**EXTRAIT DE PAGE:**
-=-=-

La France insoumise et ses alliés proposent dans leur programme commun pour les élections législatives de "désobéir à certaines règles européennes" afin de répondre aux urgences écologiques et sociales. Le but affiché est d’appliquer leur programme et de mettre fin à la construction d’une Europe libérale. Mais les spécialistes du droit européen mettent en garde contre "un pari politique dangereux" pour l’avenir de l’Union européenne.
C’était l’un des principaux points d’achoppement des négociations entre La France insoumise (LFI) et le Parti socialiste (PS) en vue des élections législatives des 12 et 19 juin, voire le plus important : la désobéissance aux traités européens.

-=-=-

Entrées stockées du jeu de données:
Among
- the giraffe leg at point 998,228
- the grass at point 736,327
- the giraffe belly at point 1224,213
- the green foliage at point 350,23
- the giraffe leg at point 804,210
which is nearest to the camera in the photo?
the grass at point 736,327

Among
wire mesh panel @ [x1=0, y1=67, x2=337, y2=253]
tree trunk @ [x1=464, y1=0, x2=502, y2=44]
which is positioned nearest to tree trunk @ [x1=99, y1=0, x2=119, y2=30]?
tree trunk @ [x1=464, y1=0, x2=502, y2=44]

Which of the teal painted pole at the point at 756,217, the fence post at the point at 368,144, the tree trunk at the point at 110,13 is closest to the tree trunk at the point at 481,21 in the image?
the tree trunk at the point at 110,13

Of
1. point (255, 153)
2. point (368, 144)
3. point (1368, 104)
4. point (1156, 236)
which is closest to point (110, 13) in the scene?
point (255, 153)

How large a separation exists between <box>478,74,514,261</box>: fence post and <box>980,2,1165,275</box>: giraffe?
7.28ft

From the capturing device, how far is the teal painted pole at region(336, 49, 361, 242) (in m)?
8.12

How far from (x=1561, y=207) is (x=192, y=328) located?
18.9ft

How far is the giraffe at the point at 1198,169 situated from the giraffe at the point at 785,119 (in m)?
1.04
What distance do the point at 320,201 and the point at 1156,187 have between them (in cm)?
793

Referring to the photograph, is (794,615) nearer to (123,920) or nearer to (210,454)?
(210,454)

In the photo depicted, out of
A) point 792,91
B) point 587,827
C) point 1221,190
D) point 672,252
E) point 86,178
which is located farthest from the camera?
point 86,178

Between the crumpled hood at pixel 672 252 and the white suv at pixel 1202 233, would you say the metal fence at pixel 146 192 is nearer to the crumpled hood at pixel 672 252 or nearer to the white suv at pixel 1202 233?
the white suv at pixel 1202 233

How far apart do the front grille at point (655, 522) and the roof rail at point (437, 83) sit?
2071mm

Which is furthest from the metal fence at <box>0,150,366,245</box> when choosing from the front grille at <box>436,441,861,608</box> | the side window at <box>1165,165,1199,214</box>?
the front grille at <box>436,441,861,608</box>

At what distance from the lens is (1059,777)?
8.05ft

-=-=-

**CONSIGNE ÉCRITE:**
Pourriez-vous prolonger l'extrait sur la désobéissance aux règles européennes prônée par La France insoumise et ses alliés, en reprenant juste après sa dernière phrase ?

**RÉPONSE ATTENDUE:**
Le programme porté par Jean-Luc Mélenchon à l’élection présidentielle et repris pour les législatives comporte des mesures qui contreviennent aux règles de l’Union européenne. Investir massivement dans les services publics ou la bifurcation écologique – avec notamment la prise en charge de l'isolation des passoires thermiques – est impossible en raison des règles budgétaires européennes. Recréer un pôle public de l'énergie qui aurait pour conséquence de contrôler les prix de l'électricité et du gaz est impossible en raison des règles européennes sur la concurrence. Réorienter l'utilisation des fonds destinés à l'agriculture vers le développement du bio, l'installation de nouveaux agriculteurs et le bien-être animal est impossible en raison des règles de la Politique agricole commune (PAC).
Par conséquent, "pour être en capacité d’appliquer notre programme et respecter ainsi le mandat que nous auront donné les Françaises et les Français, il nous faudra dépasser ces blocages et être prêt·es à désobéir à certaines règles européennes", explique le communiqué commun diffusé dimanche 1er mai par LFI et Europe Écologie-Les Verts (EELV) après leur accord.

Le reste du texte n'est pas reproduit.